Interviewsアスリート・インタビュー
オリンピック出場を目指し、たくさんの人から応援してもらえた6年間
入社式の翌日から、同期とともに新入社員研修に参加した。午前の講義を受けた後は練習に向かっていたため、午後の研修内容を翌朝同期から教わる約1か月半を過ごした。その後は奈良工場の設備・副資材関係の調達部門に配属され、決裁書類の整理や発注業務を担当。午前中は仕事、午後はウエイトリフティングという生活を3年間過ごした。
調達部門の職場では取引先企業の数が多いため、練習に向かうまでの業務時間内にたくさんの決裁書類を整理しなければならない。発注業務においては難しい専門用語に苦戦したが、職場の先輩たちが関連する会社のパンフレットを使いながら丁寧に説明してくれた。奈良工場の同期はもちろん、他部署の社員までもがオフィスで森下を見かけると「今度の試合頑張ってね!」と声をかけてくれる。森下にとって初めての世界選手権は2019年にタイで開催された。この時、タイのジェイテクト現地法人からたくさんの社員が応援に駆けつけてくれた。
社業と競技の両立という状況もそうであるが、学生時代と社会人とでは試合に臨む姿勢や日ごろの過ごし方も大きく変化したと言う。学生時代の練習では部員共通メニューをこなす必要があったが、社会人になってからは自分専用の練習メニューを自由に決められることもあり、のびのびと練習できる環境であったことと、新たに始めたメンタルトレーニングが相乗効果を発揮し、記録がグンと伸びた。
意外なことに、毎日バーベルを触っている彼女でも、練習の時は試合ほどのアドレナリンが出ないために「怖い」という気持ちになることもあれば、「失敗したくない」という意識が強くなり過ぎて、かえって失敗ばかりしてしまうこともあるそうだ。それをメンタルトレーニングによって、常に良いイメージでの練習ができるようになり、「怖い」という気持ちも和らいでいった。
入社4年目からはパリオリンピック出場を目標に、十分な練習時間を確保するべく、調達業務を離れ、競技に専念することに決めた。2021年の第35回全日本女子ウエイトリフティング選手権大会では220㎏(スナッチ:100㎏、クリーン&ジャーク:120㎏)という記録で優勝を飾り、前回大会に続く2連覇を達成した。

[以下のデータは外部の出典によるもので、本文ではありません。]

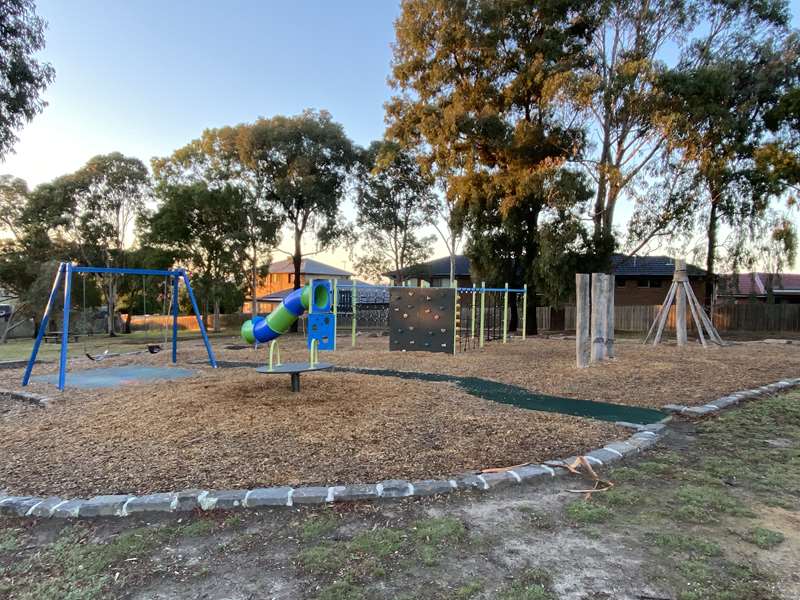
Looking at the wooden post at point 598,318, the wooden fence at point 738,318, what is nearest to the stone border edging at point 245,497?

<(写真左)2020年の日本選手権ではトータル227kg(スナッチ:102kg、クリーン&ジャーク:125kg)で優勝、(写真右)翌2021年の同大会でも優勝を果たした>
ただ、度重なるケガにも悩まされる。「ケガは治るものだから、くよくよしない」と前向きにリハビリと練習に取り組んでいたが、オリンピック出場という夢はついに叶えることができなかった。そして森下は2024年3月末をもって選手を引退し、新たな道を歩むことを決めた。
これからは「恩返し」をしたい
森下は、「母校、奈良県、ジェイテクトをはじめ、たくさんの人からの支援のおかげでウエイトリフティングを続けてこられた。選手という立場を離れても、ウエイトリフティング振興に貢献できるように強化選手たちのサポートをすることで、これまで支えてくれた人たちへの恩返しをしていきたい」という、これからの目標を教えてくれた。
2024年4月からは、学生時代に取得していた保健体育の教員免許を活かしたいという想いと奈良県からの声掛けもあり、奈良県内の特別支援学校に入職する。これから森下にとって新たな挑戦の日々が始まる。
<(森下)「今、なんで上げきれなかったと思う?」-(学生)「肩より上にあげるタイミングで止まりすぎちゃって・・・」-(森下)「タイミングが合わなくてスッと持ち上げられなかったね。さっきまではどうだった?」と高校生を指導する森下>
これまで応援してくださった皆さまへ
長い間応援していただき、ありがとうございました。皆さまのサポートが無ければ、ここまで頑張ってこられなかったと思います。
そして、13年間競技人生を全うできた自分を誇りに思います。
本当にありがとうございました。